Anyone who's been to Disneyland
or Walt Disney World over the past 45 years has probably suffered through
the Enchanted Tiki Room, "Great Moments with Mr.
Lincoln," or (worst of all) "It’s a Small World." All of these "attractions” feature Disney’s patented and trademarked "Audio-Animatronic" technology.
These Animatronics work through an ingenious combination of air pressure,
water pressure, electronics, and computers that tell these plastic- and
fabric-covered robotic puppets to move through a series of pre-programmed movements with
all the realism and agility of an arthritic turtle.
While some may find these doppelgängers
grotesque, it is reported that many more are delighted by them and their
antics. So, in that light, we note that, on June 23, 1963, the Tiki Room
opened for business in Disneyland's Adventureland. The gimmick is simple: unwitting suckers -- er, "guests" -- desperate for anyplace to sit after hours
of waiting in line in ungodly heat,
wander dazedly into the Tiki Room after hearing the ballyhoo from José Carioca,
the ever-chattering pitch-parrot
who looms outside the hut. (Why a Brazilian parrot should be shilling for a
Hawaiian-themed room is a mystery, but it ultimately makes as much sense as
the Mexican, Irish, French, and German parrots who host the show inside.)
Once seated, the guests are subjected to a spectacle consisting of scores of
birds and tikis singing various ditties, the most notorious of which is
the anthemic "In the Tiki, Tiki,
Tiki, Tiki, Tiki Room."
After a suitable period, the bombarded guests are gratefully released back
into the "real" world.
There's something about these attractions that brings out the annoying in the
Disney Imagineers and composers. "Pirates of the
Caribbean" has its marauding buccaneers sing a catchy chantey -- most of which is unintelligible except for its
repeated lines of "Yo ho! Yo ho! A pirate’s life for me!" and
"Drink up, me hearties, yo ho!" And the less said about the
endlessly-rendered title song of "It’s a Small World," the better (try getting that one out of
your head, now that we've mentioned it). We must admit, though, we were
actually fond of the Carousel of Progress’s "There’s a Great Big Beautiful Tomorrow" -- which may be one of the reasons the attraction
was closed at the original Magic Kingdom in 1973 (though it survives at Walt Disney World).

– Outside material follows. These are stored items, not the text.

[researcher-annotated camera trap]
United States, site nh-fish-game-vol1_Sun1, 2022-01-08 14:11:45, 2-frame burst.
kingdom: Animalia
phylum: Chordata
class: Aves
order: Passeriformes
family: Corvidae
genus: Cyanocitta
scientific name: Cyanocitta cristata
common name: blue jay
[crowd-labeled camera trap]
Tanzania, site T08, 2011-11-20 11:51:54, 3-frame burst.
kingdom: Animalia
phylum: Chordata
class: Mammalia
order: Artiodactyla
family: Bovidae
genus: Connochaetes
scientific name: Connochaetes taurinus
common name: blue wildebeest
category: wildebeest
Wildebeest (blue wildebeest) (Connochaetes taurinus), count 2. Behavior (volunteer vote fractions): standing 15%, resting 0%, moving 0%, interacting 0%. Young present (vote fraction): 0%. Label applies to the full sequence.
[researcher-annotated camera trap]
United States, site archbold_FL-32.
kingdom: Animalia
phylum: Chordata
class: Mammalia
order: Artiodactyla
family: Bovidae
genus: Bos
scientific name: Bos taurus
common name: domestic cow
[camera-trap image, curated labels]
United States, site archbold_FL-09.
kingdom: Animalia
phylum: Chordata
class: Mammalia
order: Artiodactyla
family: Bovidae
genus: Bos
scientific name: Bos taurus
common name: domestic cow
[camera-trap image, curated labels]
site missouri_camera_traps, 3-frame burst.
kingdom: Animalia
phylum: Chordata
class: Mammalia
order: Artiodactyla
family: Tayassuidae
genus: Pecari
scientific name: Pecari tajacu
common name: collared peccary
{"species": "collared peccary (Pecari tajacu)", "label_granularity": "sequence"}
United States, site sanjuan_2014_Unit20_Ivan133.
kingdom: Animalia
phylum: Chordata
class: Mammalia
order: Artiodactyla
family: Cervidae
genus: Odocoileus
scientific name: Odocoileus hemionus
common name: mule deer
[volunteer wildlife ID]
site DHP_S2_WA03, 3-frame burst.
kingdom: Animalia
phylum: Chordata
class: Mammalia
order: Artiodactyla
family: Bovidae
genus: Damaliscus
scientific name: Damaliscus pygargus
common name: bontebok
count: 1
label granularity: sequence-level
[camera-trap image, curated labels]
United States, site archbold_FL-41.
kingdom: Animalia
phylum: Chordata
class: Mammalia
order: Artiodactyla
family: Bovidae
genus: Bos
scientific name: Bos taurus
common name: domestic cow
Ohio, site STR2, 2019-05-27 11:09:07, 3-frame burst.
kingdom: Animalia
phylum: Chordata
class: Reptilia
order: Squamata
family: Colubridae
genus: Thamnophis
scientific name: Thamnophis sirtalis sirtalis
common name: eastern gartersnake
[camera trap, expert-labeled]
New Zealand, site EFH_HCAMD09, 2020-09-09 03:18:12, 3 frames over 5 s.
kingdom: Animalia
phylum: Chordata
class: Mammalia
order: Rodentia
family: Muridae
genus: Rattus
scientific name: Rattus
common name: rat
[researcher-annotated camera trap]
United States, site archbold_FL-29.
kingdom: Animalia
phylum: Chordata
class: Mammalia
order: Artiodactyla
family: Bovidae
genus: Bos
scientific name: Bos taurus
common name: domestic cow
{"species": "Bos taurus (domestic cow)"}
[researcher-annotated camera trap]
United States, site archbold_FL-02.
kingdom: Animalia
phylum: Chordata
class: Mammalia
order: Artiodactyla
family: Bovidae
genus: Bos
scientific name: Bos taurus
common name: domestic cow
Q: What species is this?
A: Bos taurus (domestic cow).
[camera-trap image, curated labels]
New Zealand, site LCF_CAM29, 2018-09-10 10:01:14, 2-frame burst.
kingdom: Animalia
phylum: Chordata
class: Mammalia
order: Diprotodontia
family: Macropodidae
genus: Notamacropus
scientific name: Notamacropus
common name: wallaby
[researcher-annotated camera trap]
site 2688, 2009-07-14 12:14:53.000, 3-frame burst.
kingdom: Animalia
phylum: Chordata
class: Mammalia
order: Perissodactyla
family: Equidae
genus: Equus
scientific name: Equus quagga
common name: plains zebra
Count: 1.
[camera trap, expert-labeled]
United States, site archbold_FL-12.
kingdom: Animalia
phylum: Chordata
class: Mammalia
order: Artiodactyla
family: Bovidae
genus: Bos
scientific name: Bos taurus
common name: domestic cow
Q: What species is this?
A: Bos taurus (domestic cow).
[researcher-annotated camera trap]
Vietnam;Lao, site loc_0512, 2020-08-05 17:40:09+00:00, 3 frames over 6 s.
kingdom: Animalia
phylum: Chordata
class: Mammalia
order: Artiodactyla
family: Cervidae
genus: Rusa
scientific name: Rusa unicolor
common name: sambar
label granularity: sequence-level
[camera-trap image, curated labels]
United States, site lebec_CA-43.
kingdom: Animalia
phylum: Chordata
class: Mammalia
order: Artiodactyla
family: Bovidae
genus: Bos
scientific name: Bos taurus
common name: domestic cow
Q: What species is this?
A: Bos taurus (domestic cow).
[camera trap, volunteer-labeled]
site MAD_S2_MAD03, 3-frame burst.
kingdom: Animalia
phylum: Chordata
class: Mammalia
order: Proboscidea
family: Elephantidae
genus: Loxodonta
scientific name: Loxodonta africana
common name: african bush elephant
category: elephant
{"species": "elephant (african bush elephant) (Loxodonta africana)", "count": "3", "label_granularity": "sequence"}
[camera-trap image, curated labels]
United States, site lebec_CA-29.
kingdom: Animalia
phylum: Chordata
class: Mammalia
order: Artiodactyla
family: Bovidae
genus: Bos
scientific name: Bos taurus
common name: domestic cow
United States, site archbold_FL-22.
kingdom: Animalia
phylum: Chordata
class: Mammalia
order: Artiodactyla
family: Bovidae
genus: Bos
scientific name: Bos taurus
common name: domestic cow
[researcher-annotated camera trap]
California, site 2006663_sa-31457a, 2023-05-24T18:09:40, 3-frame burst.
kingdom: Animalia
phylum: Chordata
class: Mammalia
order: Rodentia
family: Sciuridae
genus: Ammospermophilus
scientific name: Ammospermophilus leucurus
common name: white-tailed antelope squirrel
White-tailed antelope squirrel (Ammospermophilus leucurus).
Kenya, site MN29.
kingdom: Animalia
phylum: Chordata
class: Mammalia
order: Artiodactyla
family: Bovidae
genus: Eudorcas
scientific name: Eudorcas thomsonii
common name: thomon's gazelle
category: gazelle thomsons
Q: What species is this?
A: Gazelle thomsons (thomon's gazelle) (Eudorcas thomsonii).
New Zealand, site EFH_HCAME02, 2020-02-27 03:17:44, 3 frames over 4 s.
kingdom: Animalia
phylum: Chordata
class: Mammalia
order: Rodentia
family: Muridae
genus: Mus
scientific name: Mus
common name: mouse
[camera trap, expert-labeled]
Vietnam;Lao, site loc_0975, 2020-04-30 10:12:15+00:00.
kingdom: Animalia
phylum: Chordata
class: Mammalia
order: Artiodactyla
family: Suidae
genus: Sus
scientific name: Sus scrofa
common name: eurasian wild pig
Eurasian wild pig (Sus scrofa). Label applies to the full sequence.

In recent years, the technology has improved. The original version of the
Tiki Room featured a behind-the-scenes array of computers that filled an entire
room, with vast machines that hummed, clicked, and whirred (one assumes that
a single well-equipped laptop could take the place of all those machines
nowadays). "Great Moments with Mr.
Lincoln" has gone through many iterations at Disneyland, and has been supplanted at Walt Disney
World with the "Hall of Presidents," which allows Americans to see plastic robots that grotesquely impersonate the U.S.'s past and
present chief executives -- and even to hear Bill Clinton, George W. Bush, and Barack Obama provide their own voices!
Given Disney's genius for combining earworms and Animatronics makes us grateful that they didn't apply
it to the Presidents. The prospect of hearing Mr. Lincoln serenading Jefferson Davis with a tune called something like "Keep a Civil
Tongue in Your Head" is tempting, but too much to bear.